The most valuable thing you can do early in a modernization programme is turn the team's hidden knowledge into tests that the next engineer can run.


The single most undervalued activity in enterprise modernization is moving knowledge out of people’s heads and into something a machine can run. Not specifications. Not slides. Tests.

Why this matters more than it sounds

Every long-lived enterprise system contains a large amount of behaviour that no document describes. Some of it is on purpose, some of it is accidental, all of it is real. The people who know it tend to be a small number of long-tenured engineers — and the modernization programme is precisely the moment when those engineers are most likely to leave or be reassigned.

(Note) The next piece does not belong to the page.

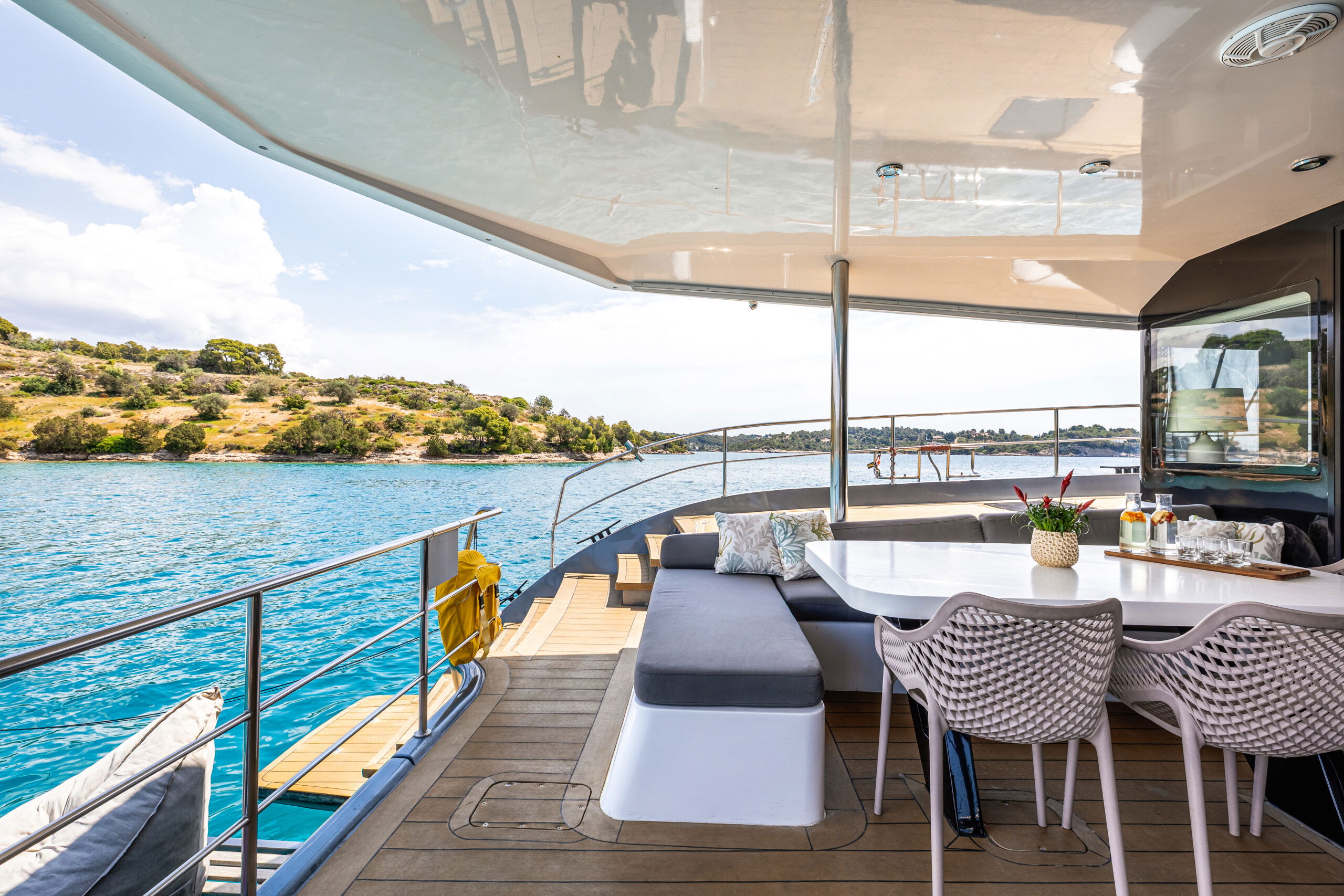 HANI I (VAT included – APA 25% not included)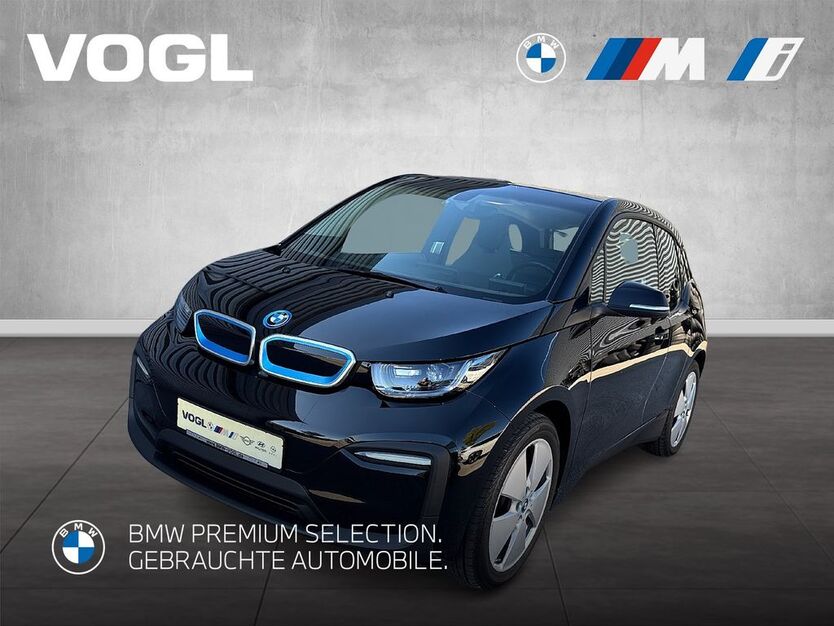 BMW i3 47.054 km 17.990 € Mühldorf am Inn 84453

If that knowledge does not move into executable form before they go, the modernization programme has to reverse-engineer it under pressure. That is the most expensive way to do this work.

What “executable knowledge” looks like

We are deliberately not talking about exhaustive unit tests. We are talking about a small number of high-value tests that pin down the behaviour that matters:

  • Characterization tests that capture the current behaviour of a critical workflow, regardless of whether the current behaviour is “right”.
  • Contract tests at integration boundaries, describing what consumers actually rely on.
  • Scenario tests that walk through end-to-end business cases the team would refuse to break.
  • Database behaviour tests for stored procedures, jobs, and triggers carrying business logic.

The bar is not “this code is well tested”. The bar is “if you change the system in a way that breaks this behaviour, a machine tells you”.

How to capture it in practice

Three habits work:

  1. Pair the senior engineer with a writer. Every conversation about “how this actually works” ends with a new failing-then-passing test, not a paragraph in a wiki.
  2. Start with the workflows the business cannot lose. Order capture, invoice generation, payment posting, partner sync. The list is usually short.
  3. Let the AI draft, let the human commit. Agentic AI is well-suited to drafting characterization tests once the workflow is described. A senior engineer reviews, adjusts, and commits. The test is a deliverable in its own right.

The compounding effect

Once a critical workflow has executable tests, three things become possible:

  • The workflow can be refactored without fear.
  • The workflow can be migrated to a new runtime with confidence.
  • The workflow’s behaviour survives the eventual departure of the people who originally knew it.

That is the actual return on this work. Not coverage percentage. Continuity.

The honest summary

Modernization programmes that invest early in turning hidden knowledge into executable tests move faster, lose less behaviour, and survive personnel changes. Programmes that postpone this work in favour of “we’ll write tests as we go” almost always run out of time, ship surprises, and damage trust. The order matters.